=== Selected extract ===

This gives a useful characterization of the character of the
self-consistent molecular orbitals. Additional information is supplied by the SFO population analysis, see below.
The definition of the SFOs in
terms of the Fragment MOs has been
given in a earlier part of output (section build).
The SFO
occupation numbers that applied in the fragments are printed. This allows a
determination of the orbital interactions represented in a MO.
Be aware that the bonding/antibonding nature of a SFO combination in a mo
is determined by the relative signs of the coefficients and by the overlap of the SFOs. This overlap may be negative! Note also that SFOs
are generally not normalized functions. The SFO overlap matrix is printed later, in
the SFO-populations part below.
For each irrep:
- Overlap
matrix of the SFOs. Diagonal elements are not equal to 1.0 if the SFO is a linear combination of two or
more Fragment Orbitals. The Fragment Orbitals themselves are normalized so the
diagonal elements of the SFO
overlap matrix give information about the overlap of the Fragment Orbitals that
were combined to build the SFO.

=== Input data ===

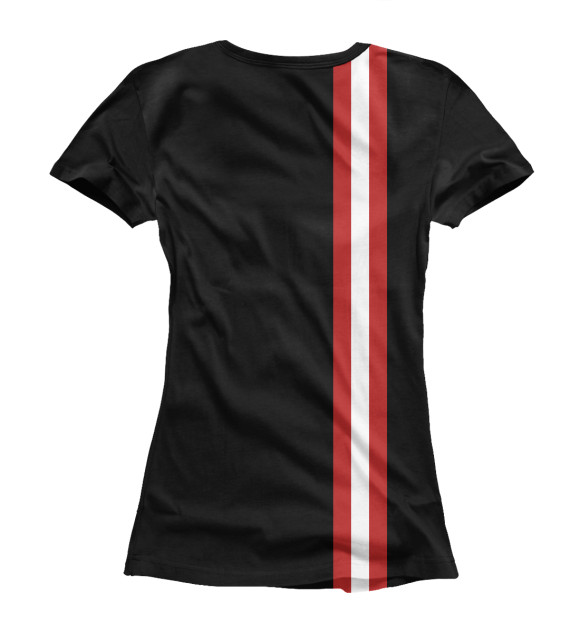 Женская футболка с изображением ФК Милан цвета Белый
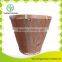 Handmade wood household waster basket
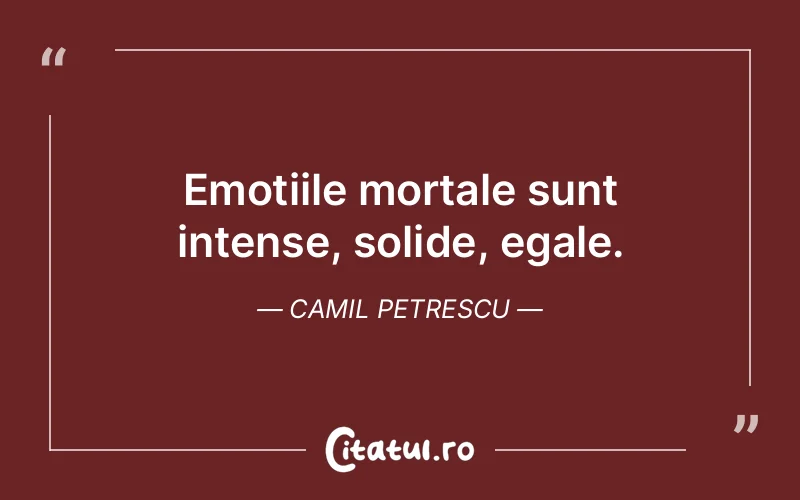 Citat Camil Petrescu - citate viata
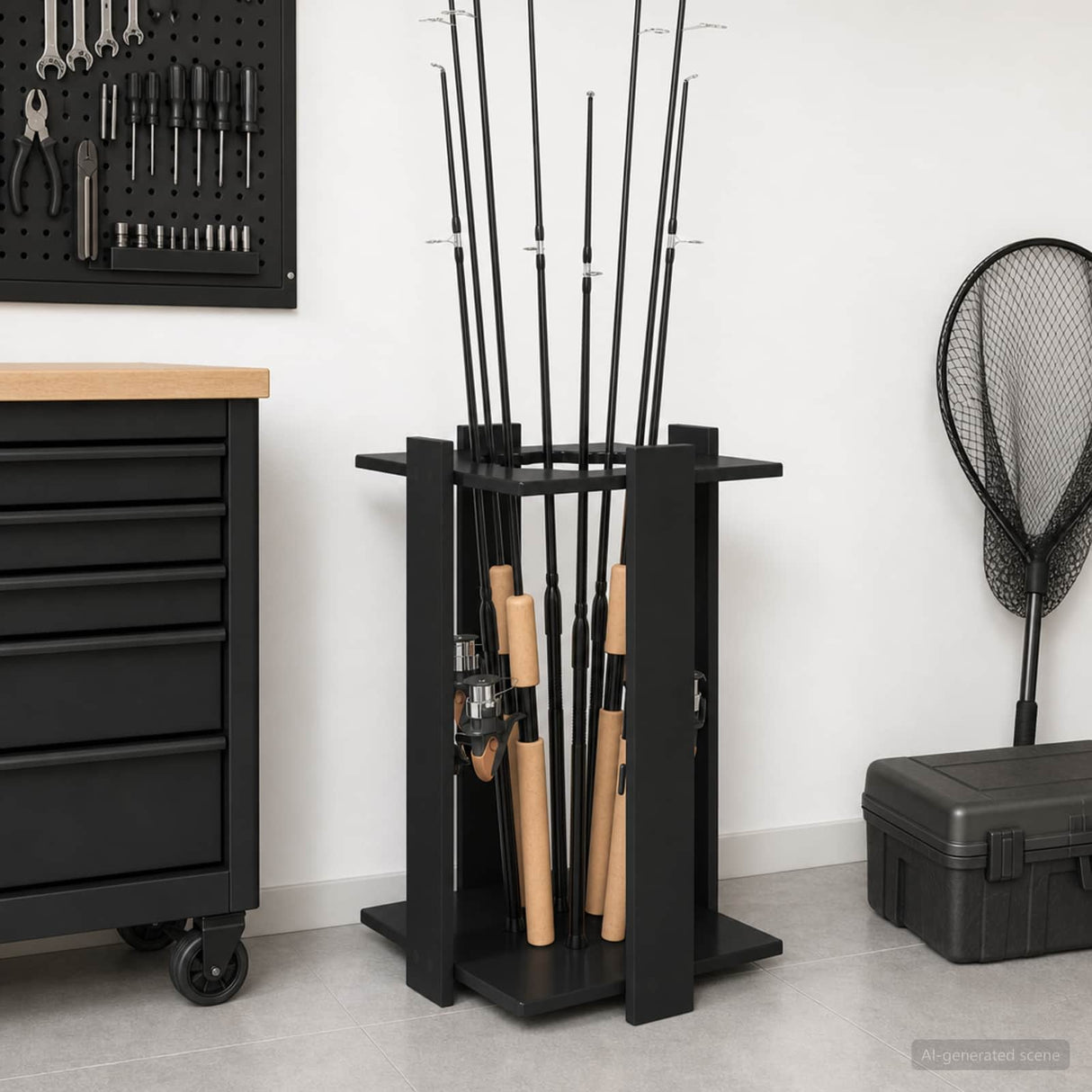 vidaXL Biljartkeu-stand Bewerkt hout 42 x 43 x 60 cm Wit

===

Tasks for this exercise:
[1] According to the SFO text, what determines whether an SFO combination in an MO is bonding or antibonding?
[2] Print the SFO text from "Be aware that" up to and including "SFO-populations part below.".
Rely only on the SFO text, not on the data.

Task solutions:
[1] The relative signs of the coefficients and the overlap of the SFOs determine it.

[2]
Be aware that the bonding/antibonding nature of a SFO combination in a mo
is determined by the relative signs of the coefficients and by the overlap of the SFOs. This overlap may be negative! Note also that SFOs
are generally not normalized functions. The SFO overlap matrix is printed later, in
the SFO-populations part below.